PROMETEO (Προμηϑεύς, Prometheus)
Titano, figlio di Giapeto e di Gaia-Themis o secondo altre fonti di Klymene o di altre madri. E poiché Giapeto è fratello di Kronos, si ha l'impressione, confermata del resto dalle parole di Eschilo, che P. stesso rientri nelle generazioni degli antichi dèi che precedettero Zeus e gli altri Olimpi. P. stesso è con tutta probabilità un antico dio del fuoco che ebbe ancora un suo culto accanto ad Efesto in non pochi centri del mondo ellenico. Nell'Accademia di Atene è ricordato un altare di notevole arcaicità in cui P. era figurato accanto ad Efesto: i due erano di aspetto non dissimile e P. era il più anziano ed autorevole (Edipo a Colono, Sch., 56). Non diversamente Pausania ci parla di una statua a Panopeus, nella Focide, di cui era incerto se rappresentasse P. od Efesto (x, iv, 1).
Nel mito P. compare come formatore degli uomini che egli avrebbe impastato di terra e di acqua; come donatore agli uomini del fuoco sottratto di nascosto a Zeus (e quindi simbolo di rivolta razionalistica contro gli dèi in età posteriore). Zeus in punizione lo avrebbe fatto incatenare da Efesto a una vetta del Caucaso, dove ogni giorno un'aquila andava a pascersi del suo fegato che durante la notte ricresceva, sino a che P. fu liberato da Eracle. Figlio di P. veniva detto Deucalione sposo di Pyrrha (e rigeneratore degli uomini dopo il diluvio), la quale era a sua volta figlia di Epimeteo, fratello di P., e di Pandora, la donna primigenia creata dagli dèi.
Altre immagini sono note unicamente da fonti letterarie, tra cui la più autorevole sembra essere un dipinto di Panainos (v.) in Olimpia, raffigurante la liberazione del Titano per opera di Eracle (Paus., v, 11, 6). Un dipinto di Euanthes è ricordato da Achille Tazio (Erot., iii, 6) e un rilievo con lo stesso protagonista era inserito secondo Manuel Chrysoloras nel propilo della Porta d'oro a Costantinopoli. Meno rassicuranti come valore documentario appaiono una statua in bronzo di P. torturato descritta nelle Ekphràseis di Libanio (115 b), o un'altra immagine del titano che disserta sull'ingratitudine degli uomini in un epigramma di Iulius Aegyptus (Anth. Pal., ii, 543, n. 8788). Tuttavia, anche nel caso che queste due ultime testimonianze non siano che pure esercitazioni letterarie senza riferimenti precisi ad opere d'arte realmente esistenti, resta peraltro l'attestazione che statue di P. dovevano incontrarsi con una certa frequenza.

• _Operazioni richieste_
**1.** Nella voce su Prometeo, riscrivi il passo che parte da "Nel mito P." e arriva a "creata dagli dèi.", scambiando "Caucaso" con "Olimpo".
**2.** Secondo la voce su Prometeo, per quale motivo si ha l'impressione che P. appartenga alle generazioni di antichi dèi che precedettero Zeus e gli altri Olimpi?

• _Elenco fornito_

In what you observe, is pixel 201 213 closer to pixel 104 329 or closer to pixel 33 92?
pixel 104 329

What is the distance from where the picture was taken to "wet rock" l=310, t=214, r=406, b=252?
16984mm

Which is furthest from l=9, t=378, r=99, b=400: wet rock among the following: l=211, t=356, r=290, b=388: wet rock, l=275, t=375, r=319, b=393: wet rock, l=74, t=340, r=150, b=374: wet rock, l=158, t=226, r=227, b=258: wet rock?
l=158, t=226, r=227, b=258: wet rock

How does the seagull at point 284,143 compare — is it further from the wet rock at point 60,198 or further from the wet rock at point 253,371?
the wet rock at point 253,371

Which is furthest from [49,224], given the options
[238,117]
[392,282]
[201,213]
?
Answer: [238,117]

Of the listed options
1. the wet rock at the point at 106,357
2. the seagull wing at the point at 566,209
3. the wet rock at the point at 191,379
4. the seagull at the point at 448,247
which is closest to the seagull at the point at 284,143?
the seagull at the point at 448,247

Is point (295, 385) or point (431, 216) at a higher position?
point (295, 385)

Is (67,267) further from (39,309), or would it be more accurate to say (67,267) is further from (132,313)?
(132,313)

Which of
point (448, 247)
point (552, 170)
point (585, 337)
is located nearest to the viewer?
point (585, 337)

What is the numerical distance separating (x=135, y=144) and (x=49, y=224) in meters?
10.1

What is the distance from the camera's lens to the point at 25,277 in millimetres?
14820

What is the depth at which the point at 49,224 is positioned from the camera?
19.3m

• _Risultati per compito_
**1.**
Nel mito P. compare come formatore degli uomini che egli avrebbe impastato di terra e di acqua; come donatore agli uomini del fuoco sottratto di nascosto a Zeus (e quindi simbolo di rivolta razionalistica contro gli dèi in età posteriore). Zeus in punizione lo avrebbe fatto incatenare da Efesto a una vetta del Olimpo, dove ogni giorno un'aquila andava a pascersi del suo fegato che durante la notte ricresceva, sino a che P. fu liberato da Eracle. Figlio di P. veniva detto Deucalione sposo di Pyrrha (e rigeneratore degli uomini dopo il diluvio), la quale era a sua volta figlia di Epimeteo, fratello di P., e di Pandora, la donna primigenia creata dagli dèi.

**2.** Perché suo padre Giapeto è fratello di Kronos. Questa impressione è confermata anche dalle parole di Eschilo.